::: SELECTED EXCERPT
Running queries on Open City Model using AWS Athena

AWS Athena provides a great option for running queries against the Open City Model if your use case has an analytical need. In this example we'll explore how you can setup Athena to query the Open City Model data directly where it lives, without the need to download it.

Requirements

The only thing you need to run this example is an AWS account 😃

I. Setup AWS Athena with Open City Model data for querying

The first thing we need to do is log in to AWS and navigate to the AWS Athena Console. From here we will define a basic schema representing the Open City Model data that we want to be able to query from Athena.

NOTE: all of these steps simply involve running the provided SQL in the Athena Query Editor tab.

Create a new database in Athena to represent Open City Model data.
::::::
::: GIVEN DATA
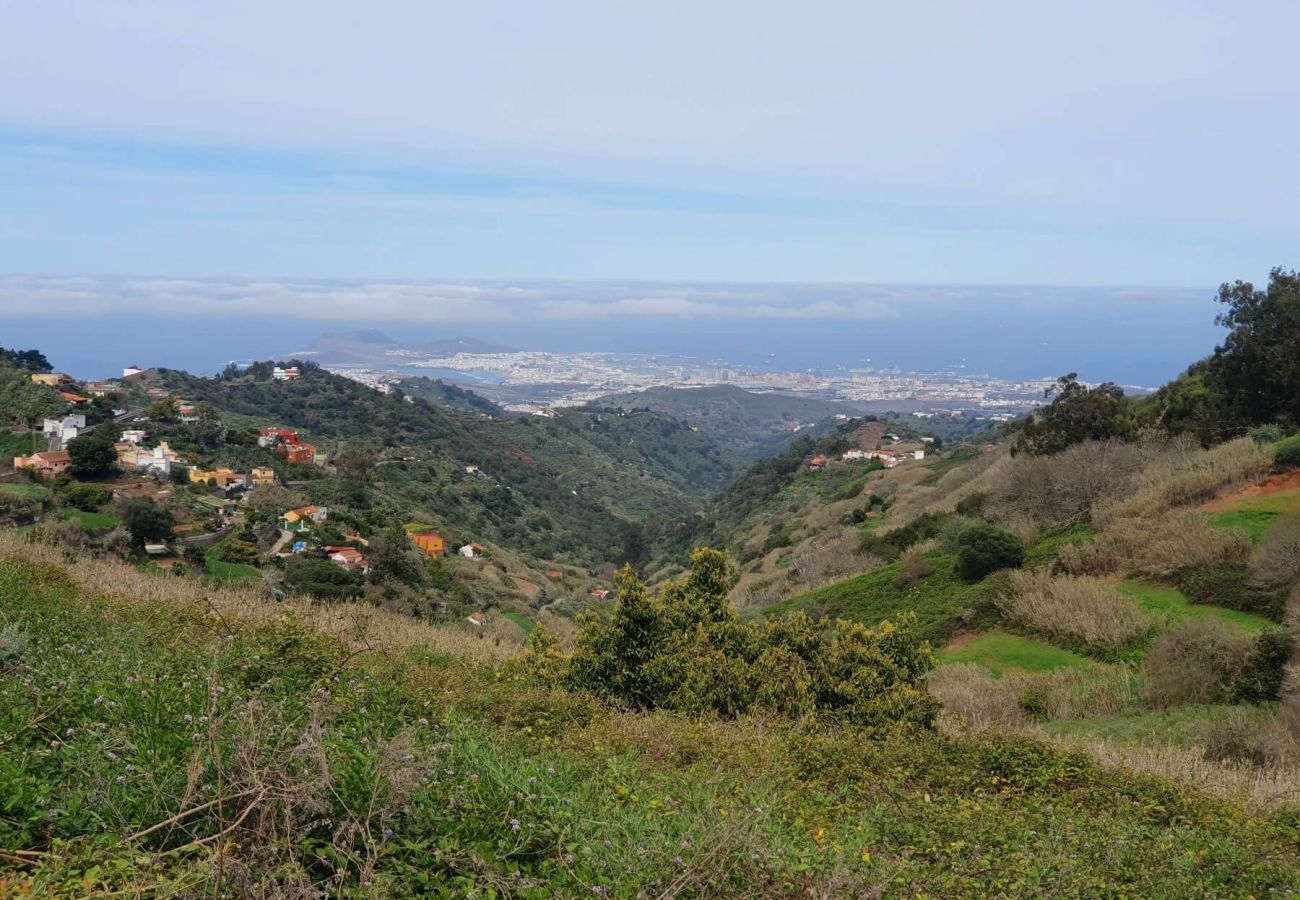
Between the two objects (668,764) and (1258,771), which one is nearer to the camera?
(668,764)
::::::
• [TASK SET]:
a: In the Athena walkthrough, what is the only requirement for running the example?
b: In the Athena walkthrough, rewrite the paragraph beginning "The first thing we need to do" as a short list of its steps.
c: Pick up the Athena walkthrough on querying Open City Model data right after its last sentence and write the next part.

• [ANSWERS TO THE EXERCISES]:
a: An AWS account.

b:
- Log in to AWS.
- Go to the AWS Athena Console.
- Define a basic schema for the Open City Model data you want to query from Athena.

c:
CREATE DATABASE opencitymodel;

Define a table representing the Open City Model buildings data that we want to access

CREATE EXTERNAL TABLE `opencitymodel.jun2019`(
  `hash` string,
  `ubid` string,
  `grid` string,
  `lat` double,
  `lon` double,
  `area` double,
  `height` double,
  `height_source` string,
  `height_predict` double,
  `fp` string,
  `fp_source` string)
PARTITIONED BY (
  `state` string,
  `county` string)
ROW FORMAT SERDE
  'org.apache.hadoop.hive.ql.io.parquet.serde.ParquetHiveSerDe'
STORED AS INPUTFORMAT
  'org.apache.hadoop.hive.ql.io.parquet.MapredParquetInputFormat'
OUTPUTFORMAT
  'org.apache.hadoop.hive.ql.io.parquet.MapredParquetOutputFormat'
LOCATION
  's3://opencitymodel/2019-jun/parquet/'
TBLPROPERTIES (
  'parquet.compress'='SNAPPY',
  'has_encrypted_data'='false')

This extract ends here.